Task description: Render the data as a two-column CSV with the header text,answer, one row for each text paired with its answer, each field quoted and line breaks replaced by spaces. Begin at the line that has "Which is more" and stop at the end of the data.
_ _ _ _ _
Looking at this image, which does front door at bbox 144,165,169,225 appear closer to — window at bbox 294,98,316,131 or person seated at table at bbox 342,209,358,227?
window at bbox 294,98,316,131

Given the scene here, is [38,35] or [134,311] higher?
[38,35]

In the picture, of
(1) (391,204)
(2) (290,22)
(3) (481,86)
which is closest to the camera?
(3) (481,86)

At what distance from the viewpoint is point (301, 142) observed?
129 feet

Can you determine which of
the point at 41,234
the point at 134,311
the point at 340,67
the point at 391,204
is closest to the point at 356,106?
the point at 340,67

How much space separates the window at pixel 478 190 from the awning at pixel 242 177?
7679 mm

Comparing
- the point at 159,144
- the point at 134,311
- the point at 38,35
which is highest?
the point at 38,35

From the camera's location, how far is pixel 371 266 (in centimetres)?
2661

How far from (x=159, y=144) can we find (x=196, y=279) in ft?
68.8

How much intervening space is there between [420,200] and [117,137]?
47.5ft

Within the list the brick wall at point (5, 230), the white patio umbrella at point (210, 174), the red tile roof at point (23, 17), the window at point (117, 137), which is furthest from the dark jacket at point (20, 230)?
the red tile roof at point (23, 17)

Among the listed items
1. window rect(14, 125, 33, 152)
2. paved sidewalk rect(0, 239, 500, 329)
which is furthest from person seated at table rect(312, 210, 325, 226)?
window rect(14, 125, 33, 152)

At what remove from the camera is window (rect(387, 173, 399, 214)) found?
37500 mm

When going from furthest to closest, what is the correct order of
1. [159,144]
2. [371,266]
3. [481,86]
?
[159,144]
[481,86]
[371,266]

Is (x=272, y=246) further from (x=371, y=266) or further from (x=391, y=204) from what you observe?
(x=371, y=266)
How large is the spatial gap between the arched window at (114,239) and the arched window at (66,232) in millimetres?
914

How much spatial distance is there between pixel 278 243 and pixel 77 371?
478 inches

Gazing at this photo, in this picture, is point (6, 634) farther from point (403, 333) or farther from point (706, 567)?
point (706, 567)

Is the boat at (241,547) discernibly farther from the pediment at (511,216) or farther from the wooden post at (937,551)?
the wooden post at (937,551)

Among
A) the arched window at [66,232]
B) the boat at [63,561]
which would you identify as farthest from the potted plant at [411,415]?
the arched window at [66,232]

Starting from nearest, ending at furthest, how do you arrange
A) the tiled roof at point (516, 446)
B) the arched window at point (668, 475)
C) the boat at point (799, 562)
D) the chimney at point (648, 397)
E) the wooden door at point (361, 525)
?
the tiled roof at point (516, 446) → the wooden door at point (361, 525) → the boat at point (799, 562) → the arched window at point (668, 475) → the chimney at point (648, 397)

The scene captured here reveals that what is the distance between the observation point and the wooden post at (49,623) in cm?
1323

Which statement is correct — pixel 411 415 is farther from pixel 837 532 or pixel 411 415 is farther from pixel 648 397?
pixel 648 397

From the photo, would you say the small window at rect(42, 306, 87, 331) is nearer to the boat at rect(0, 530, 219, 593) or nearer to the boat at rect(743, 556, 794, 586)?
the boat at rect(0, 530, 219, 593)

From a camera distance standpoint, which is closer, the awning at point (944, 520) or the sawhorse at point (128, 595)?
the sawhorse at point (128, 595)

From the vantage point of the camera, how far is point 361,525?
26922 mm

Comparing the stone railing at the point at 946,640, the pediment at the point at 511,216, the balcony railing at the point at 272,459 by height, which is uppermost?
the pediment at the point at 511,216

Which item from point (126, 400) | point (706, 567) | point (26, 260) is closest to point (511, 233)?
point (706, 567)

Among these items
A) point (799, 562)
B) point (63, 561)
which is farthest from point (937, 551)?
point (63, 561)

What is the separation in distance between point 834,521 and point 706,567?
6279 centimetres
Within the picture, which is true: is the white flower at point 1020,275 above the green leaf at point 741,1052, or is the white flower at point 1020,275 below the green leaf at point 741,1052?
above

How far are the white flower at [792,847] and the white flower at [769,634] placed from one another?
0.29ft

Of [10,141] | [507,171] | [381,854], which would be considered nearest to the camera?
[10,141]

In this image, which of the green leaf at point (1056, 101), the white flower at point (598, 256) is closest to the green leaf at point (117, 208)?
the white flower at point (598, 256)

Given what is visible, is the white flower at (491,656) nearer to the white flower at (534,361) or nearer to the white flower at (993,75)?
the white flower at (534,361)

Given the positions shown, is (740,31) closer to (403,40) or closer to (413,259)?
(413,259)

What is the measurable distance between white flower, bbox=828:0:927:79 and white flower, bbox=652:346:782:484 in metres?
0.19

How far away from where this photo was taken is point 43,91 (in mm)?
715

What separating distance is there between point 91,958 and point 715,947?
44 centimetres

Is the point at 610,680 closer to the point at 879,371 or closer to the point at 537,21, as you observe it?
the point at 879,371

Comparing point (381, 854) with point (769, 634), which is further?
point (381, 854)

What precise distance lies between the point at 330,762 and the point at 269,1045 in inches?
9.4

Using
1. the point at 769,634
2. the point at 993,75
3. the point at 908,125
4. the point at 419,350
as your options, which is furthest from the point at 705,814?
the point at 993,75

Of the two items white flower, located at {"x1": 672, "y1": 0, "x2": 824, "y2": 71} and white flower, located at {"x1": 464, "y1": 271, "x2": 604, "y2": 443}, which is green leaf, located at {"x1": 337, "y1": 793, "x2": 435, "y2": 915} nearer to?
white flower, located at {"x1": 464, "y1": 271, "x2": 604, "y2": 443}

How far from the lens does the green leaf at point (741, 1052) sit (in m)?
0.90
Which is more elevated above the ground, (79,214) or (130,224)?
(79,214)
_ _ _ _ _
Solution for this exercise:
text,answer
"Which is more elevated above the ground, (79,214) or (130,224)?","(79,214)"